● **Data shown**:

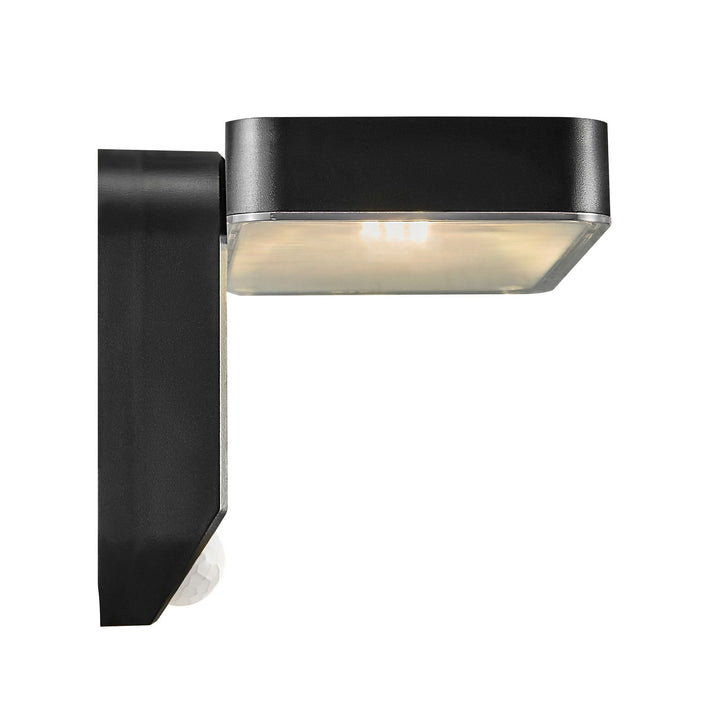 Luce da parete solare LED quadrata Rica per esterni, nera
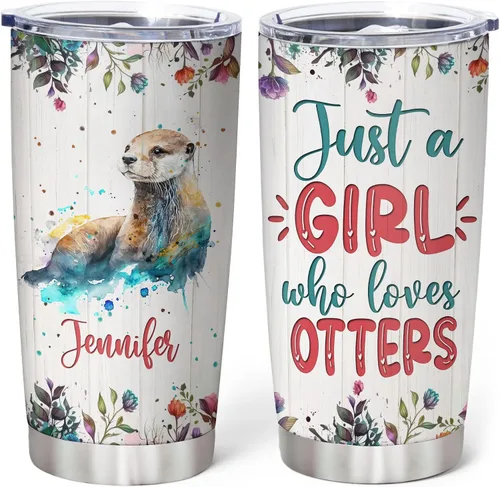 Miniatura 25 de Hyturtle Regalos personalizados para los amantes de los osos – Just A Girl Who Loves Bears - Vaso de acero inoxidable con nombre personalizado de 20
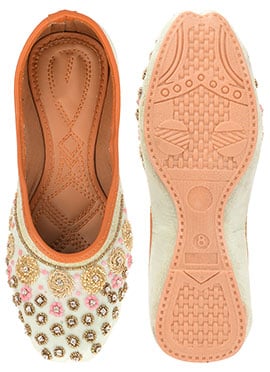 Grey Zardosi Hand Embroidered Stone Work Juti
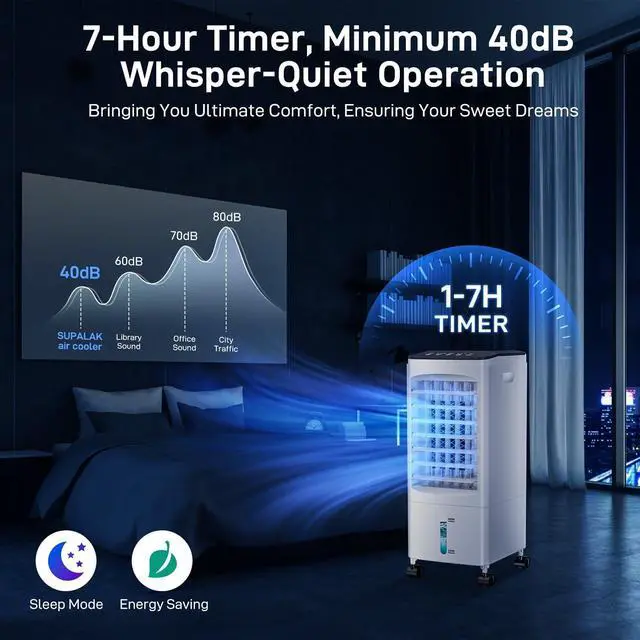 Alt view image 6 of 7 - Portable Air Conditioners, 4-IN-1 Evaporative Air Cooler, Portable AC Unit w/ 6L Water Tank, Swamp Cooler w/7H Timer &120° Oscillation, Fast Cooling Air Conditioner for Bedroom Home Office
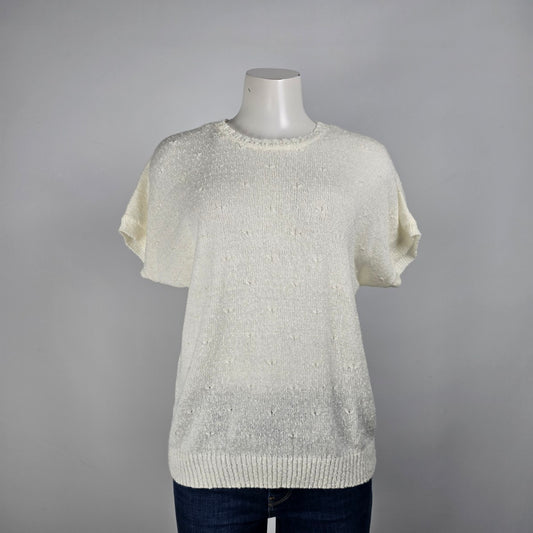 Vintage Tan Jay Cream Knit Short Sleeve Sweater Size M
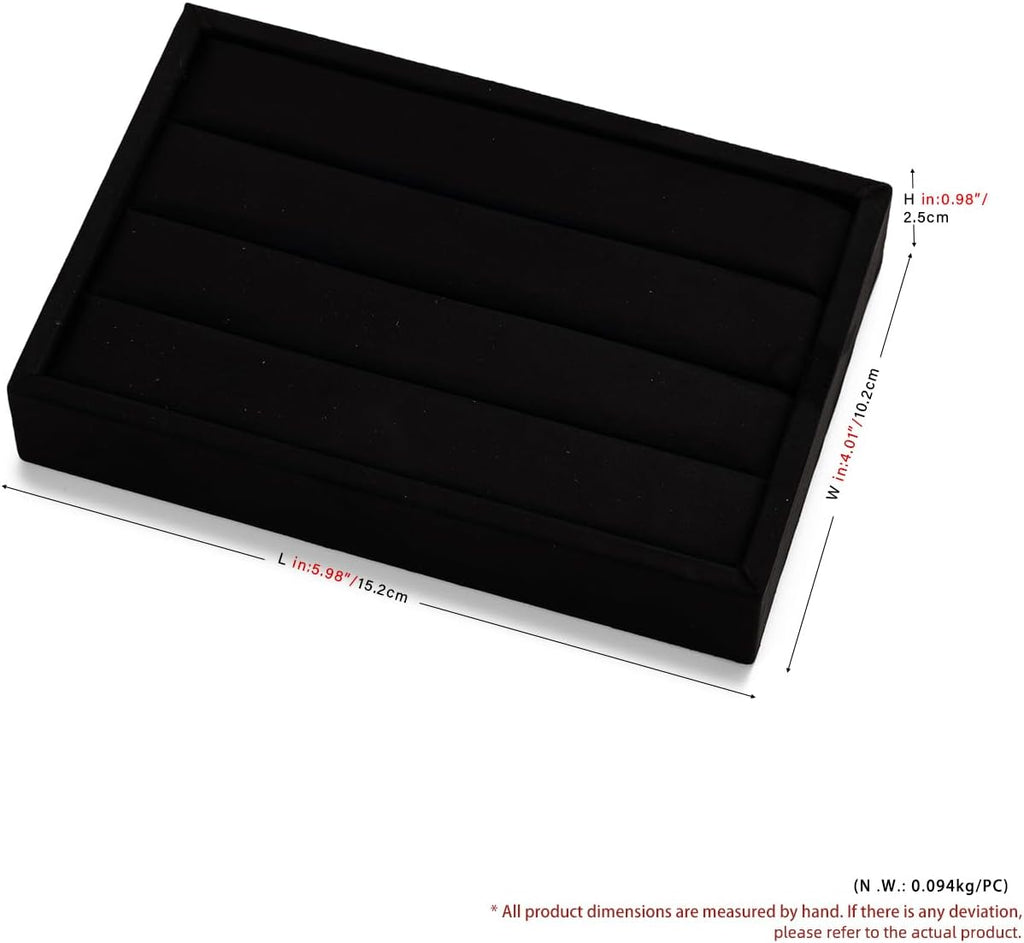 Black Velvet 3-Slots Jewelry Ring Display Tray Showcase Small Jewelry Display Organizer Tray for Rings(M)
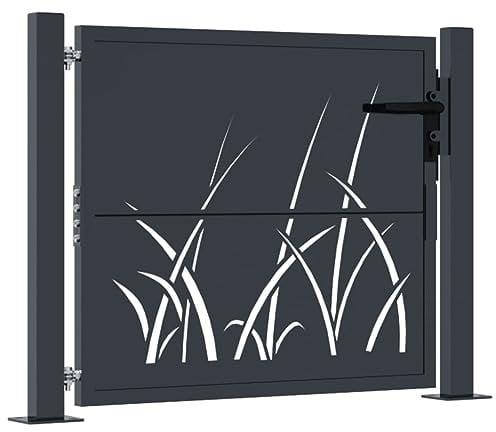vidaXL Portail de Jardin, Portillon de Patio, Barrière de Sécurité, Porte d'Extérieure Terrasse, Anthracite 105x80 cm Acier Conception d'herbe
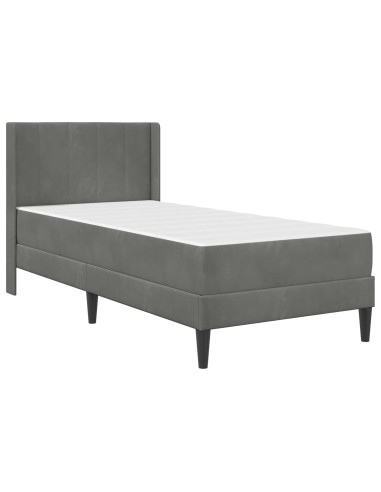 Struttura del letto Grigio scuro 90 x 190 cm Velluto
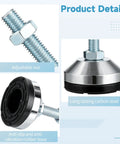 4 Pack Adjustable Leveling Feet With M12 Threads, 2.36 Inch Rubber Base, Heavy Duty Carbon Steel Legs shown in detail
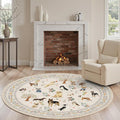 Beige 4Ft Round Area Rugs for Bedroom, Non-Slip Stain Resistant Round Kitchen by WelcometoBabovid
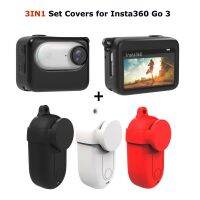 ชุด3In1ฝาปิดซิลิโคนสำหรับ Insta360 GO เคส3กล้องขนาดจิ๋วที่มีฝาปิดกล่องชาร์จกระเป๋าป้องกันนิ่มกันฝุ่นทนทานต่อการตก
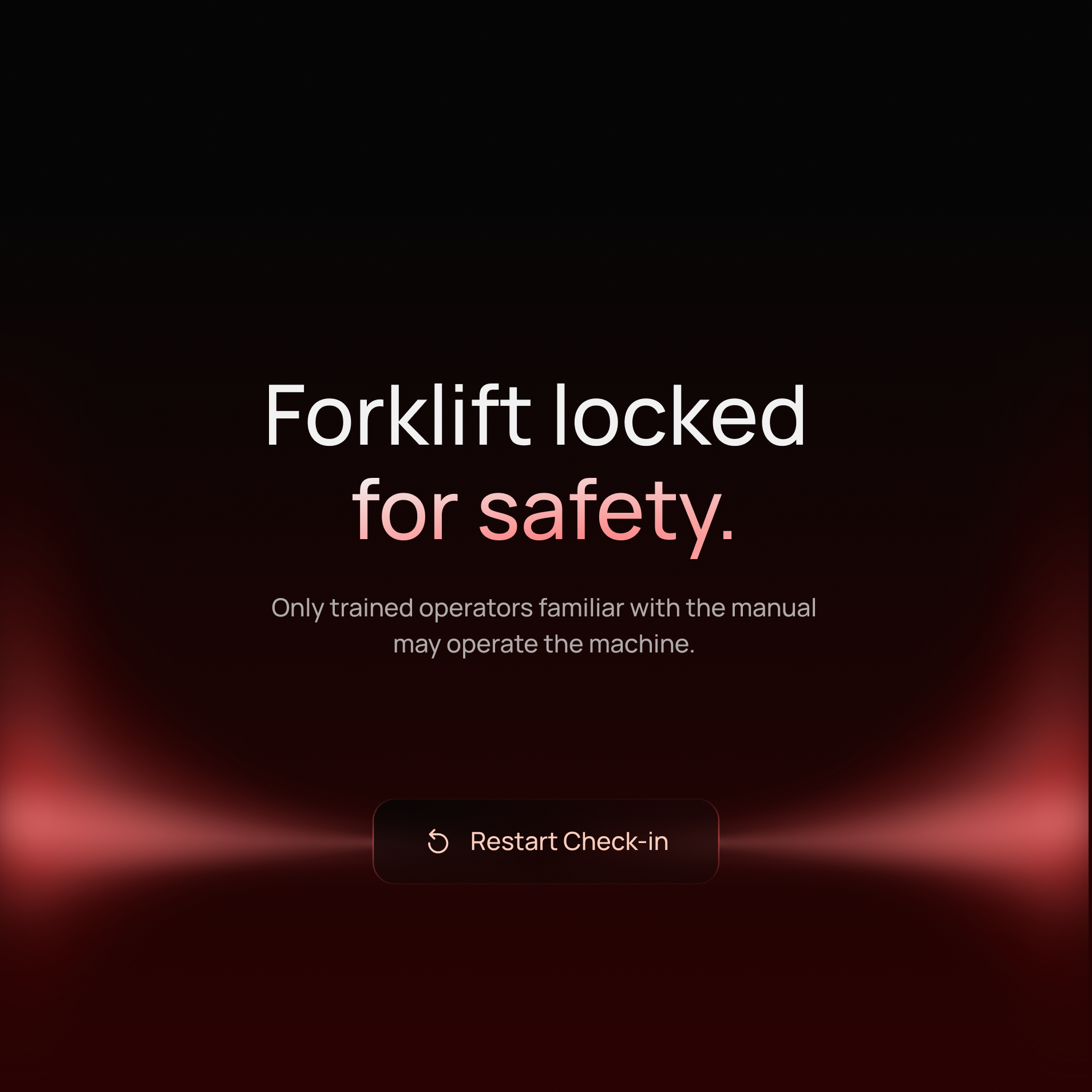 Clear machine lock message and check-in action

● **Goal of the exercise**: Could you quote the rows above word for word, from the very first one through the line containing "Vintage Tan Jay", leaving the pictures out of your answer?

● **Completed task**:
 Luce da parete solare LED quadrata Rica per esterni, nera
 Miniatura 25 de Hyturtle Regalos personalizados para los amantes de los osos – Just A Girl Who Loves Bears - Vaso de acero inoxidable con nombre personalizado de 20
 Grey Zardosi Hand Embroidered Stone Work Juti
 Alt view image 6 of 7 - Portable Air Conditioners, 4-IN-1 Evaporative Air Cooler, Portable AC Unit w/ 6L Water Tank, Swamp Cooler w/7H Timer &120° Oscillation, Fast Cooling Air Conditioner for Bedroom Home Office
 Vintage Tan Jay Cream Knit Short Sleeve Sweater Size M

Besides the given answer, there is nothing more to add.